I'm going to head home now. I've got Prince's 'I Would Die 4 U' stuck in my head and it's blocking out all attempts at doing work.
From MTV to the Taliban. Bruce Springsteen and Patti Smith are writing songs about terrorists and the Taliban. So why is country maverick Steve Earle getting all the heat? [Salon Headlines]
Why? Because Steve Earle's song is the first out of the gate - and the most blatant and intelligent piece of cultural criticism of the American mainstream we've seen post Sept. 11.
So there's this truly gorgeous girl who works in my office. And I do mean gorgeous - especially her smile. Great, great smile. You don't see those often enough.
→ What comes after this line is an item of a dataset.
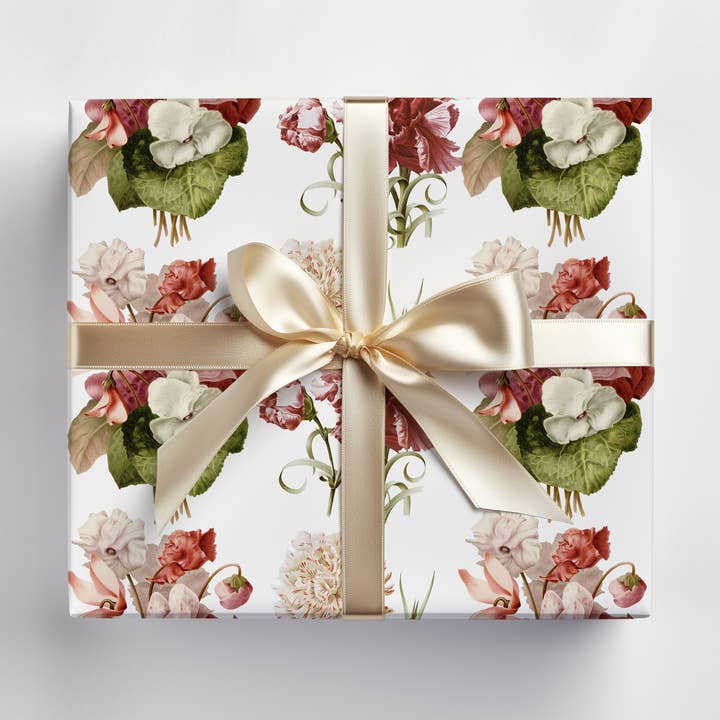 White Floral Gift Wrap for wholesale by JOSIL Paperie & Gift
I do my best to walk by her cubicle whenever I can - conveniently, it's on one of the two paths I can take to get from the bathroom to my cube. And I never say a word to her. That's just annoying - why can't I say SOMETHING? At some point? Maybe I should try to sit down at her table at lunch some day. Or maybe I'll wait until I'm assigned to work on her project. It's going to happen at some point in the next couple months. I dunno. This is still my single biggest weakness - meeting people. Damn. I need to get out more often.
On a brighter note that should help with the getting out more often, it looks like the ingrown toenail that's been bothering me off and on for the last 3 or 4 months is just about kaput. FINALLY.
Well, I'm bored with the French now. It was just silly. Except for the title - I actually rather like that.
US sides with Axis of Evil to thwart UN torture protocol. The UN's Economic and Social Council passed yesterday a new, important instrument: the draft Optional Protocol to the UN convention against torture. Voting against it (or actively opposing it) we've got the usual suspects (China, Egypt, Cuba, Saudi Arabia) and, guess what, the US. [kuro5hin.org]
When you're smoking, the cigarettes tell you many lies, including this one: "If you ever stop, you won't be able to do the things you love to do." Well, needless to say, I can write prose without smoking, I've proved that right here on Scripting News. I haven't tried to write code yet without it, but I'm sure I can do that too. [Scripting News]
Been there...I have yet to prove I can write papers without smoking, but hey, I'm out of college. I don't NEED to write papers any more. WOO!
Nicotine free for...what, nearly 7 months now? Yeah. Wow.
This rules.
Chicks With Sticks The movie. They've got a trailer. They've got the following tagline -
I am in love.
ACLU Files New DMCA Challenge [Slashdot]
News.Com: ACLU to put DMCA on Trial. "I don't want to go to jail," said Edelman, who graduated from Harvard in June, and who plans to study law there this fall. "I want to go to law school."
[Scripting News]
Wanna know these things before they get blogged? Check http://www.politechbot.com Declan McCullagh's kickass mailing list/website...
The plaintiff here is a 22 year old programmer who has been studying filtering software and would like to crack the lists of 'naughty' websites most filtering packages use. Perfect - two Bad Things getting whacked by one lawsuit. I Heart ACLU.
For some reason, I was absolutely convinced that Tom Sizemore was in every major war movie of the last five years. I was wrong. He's in every melodramatic, big-budget war movie of the last five years. Though I did like Black Hawk Down.
http://us.imdb.com/Name?Sizemore,+Tom
Some great tidbits lifted from the Tom Sizemore trivia/bio page there...
'Trained for six weeks with high-powered weaponry for Heat.'
That explains a lot, really.
'May 2002 - Split from 'Hollywood Madam' Heidi Fleiss'
When I found out that he was engaged to Heidi Fleiss, I laughed a lot. For some reason, that entertained me a LOT. I don't know why, though.